Следователь, серьёзный мужчина средних лет в мятом костюме, прокуренный и уставший, что приехал вместе с Костей, заполнял бумаги в смежном кабинете. Как говорят судмедэксперты, вёл осмотр «методом бокового стояния», в данном случае даже сидения. Но всё, о чём мы говорили, слышал.
Хотя о чём тут говорить. Я с трудом сдерживала тяжёлые вздохи. И старалась аккуратнее. Юлька, прав был Костя, была на редкость терпеливой, хоть и вздрагивала, и кусала губы, и морщилась на каждое моё прикосновение. Но был предел терпения и у неё, и я старалась закончить быстрее — ей нужна была помощь, а не осмотр. Главное, был образец ДНК — сперма. Остальное уже у хирурга на столе. А что понадобится хирург и шовный материал было видно даже при поверхностном осмотре. Этот сука явно не церемонился и ничего не боялся. Был действительно чертовски зол, судя по синякам на теле, ссадинам на её запястьях и лодыжках, за которые она была привязана, багровому следу на шее — видимо, душил, — и до сих пор кровоточащим разрывам. Развлёкся знатно.
— Всё, моя девочка, — наложив повязку на плечо, накинула я простыню на её истерзанное тело. И махнула медсестре. — Ты молодец, держалась как боец и всё правильно сделала, — имела я в виду подписанные бумаги и написанное её дрожащей рукой заявление. — Сейчас отвезём тебя в хирургию, а потом уже поговорим, когда от наркоза отойдёшь.
— Вы же хотели мне что-то сказать, — измученная, обессиленная, зарёванная, она даже голову не подняла с каталки.
— Потом, потом, всё потом, — пожала я её горячую ладошку. — У палаты поставим охрану, так что ничего не бойся.
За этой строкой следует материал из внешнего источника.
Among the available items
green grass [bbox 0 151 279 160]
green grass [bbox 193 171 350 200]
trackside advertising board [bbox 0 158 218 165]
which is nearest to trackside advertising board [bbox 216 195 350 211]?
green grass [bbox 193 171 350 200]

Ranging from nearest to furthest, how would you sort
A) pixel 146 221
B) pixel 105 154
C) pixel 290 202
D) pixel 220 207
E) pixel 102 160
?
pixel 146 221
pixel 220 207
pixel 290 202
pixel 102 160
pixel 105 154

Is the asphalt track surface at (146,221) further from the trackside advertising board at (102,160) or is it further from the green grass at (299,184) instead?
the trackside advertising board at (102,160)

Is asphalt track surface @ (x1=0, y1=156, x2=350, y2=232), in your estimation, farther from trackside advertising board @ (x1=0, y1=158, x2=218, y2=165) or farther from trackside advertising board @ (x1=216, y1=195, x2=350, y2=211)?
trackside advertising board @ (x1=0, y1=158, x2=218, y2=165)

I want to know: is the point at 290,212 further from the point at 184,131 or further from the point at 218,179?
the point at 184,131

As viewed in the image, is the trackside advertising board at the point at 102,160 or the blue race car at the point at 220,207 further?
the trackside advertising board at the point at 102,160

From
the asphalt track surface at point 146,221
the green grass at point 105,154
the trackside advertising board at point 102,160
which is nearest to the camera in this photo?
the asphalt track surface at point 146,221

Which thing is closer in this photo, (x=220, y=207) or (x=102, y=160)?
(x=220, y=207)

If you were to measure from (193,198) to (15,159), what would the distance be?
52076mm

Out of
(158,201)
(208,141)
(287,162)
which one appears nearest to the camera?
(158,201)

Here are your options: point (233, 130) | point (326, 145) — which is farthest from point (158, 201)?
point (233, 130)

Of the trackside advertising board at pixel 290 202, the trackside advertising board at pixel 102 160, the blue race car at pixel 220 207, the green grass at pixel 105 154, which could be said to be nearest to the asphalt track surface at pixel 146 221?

— Я не боюсь. Но если вы про беременность, — она тяжело, отрывисто вздохнула, — то это уже неважно. Жених всё равно меня бросил. Никакой свадьбы не будет. Поэтому отец и акции Алескерову сам предложил.
— К сожалению, я не про беременность. Про неё ты сама ему скажи, жениху, — кашлянула я, словно запершило в горле, — когда придёт.
— Он не придёт, — уверенно покачала она головой, отвернулась. Из-под закрытых век снова потекли слёзы. — Больше не придёт. Я ему больше не нужна.
В груди заныло. Я прикусила щёку изнутри. Тяжело вздохнула.
Не мне бы её утешать. Не мне стоять сейчас рядом. Но жизнь — такая злая насмешница, всё перепутала, перекроила, связала тугими узлами не там, где надо.
— Пустите ко мне Камиля, — повернулась она.
— Кого? — удивилась я.
— Ну второго, телохранителя, — слабо улыбнулась она на мой вопрос.
— А фамилия того, кого он охраняет, как?
— Алескеров, — вздохнула она, прикусив губу. — Ренат Алескеров.
Увы, мне ни о чём не говорило его имя.
Я проводила их с медсестрой до стационара на лифте. Из рук в руки Юлию Пашутину у меня принял дежурный хирург. А я устало побрела назад к лифту.
Но день на этом явно не хотел заканчиваться.
Я так и застыла в коридоре, когда спустилась.
Опергруппа, что приехала на «вызов» в количестве пяти человек со следователем и судмедэкспертом, стояла теперь в полном составе у входа. А точнее: держала оборону.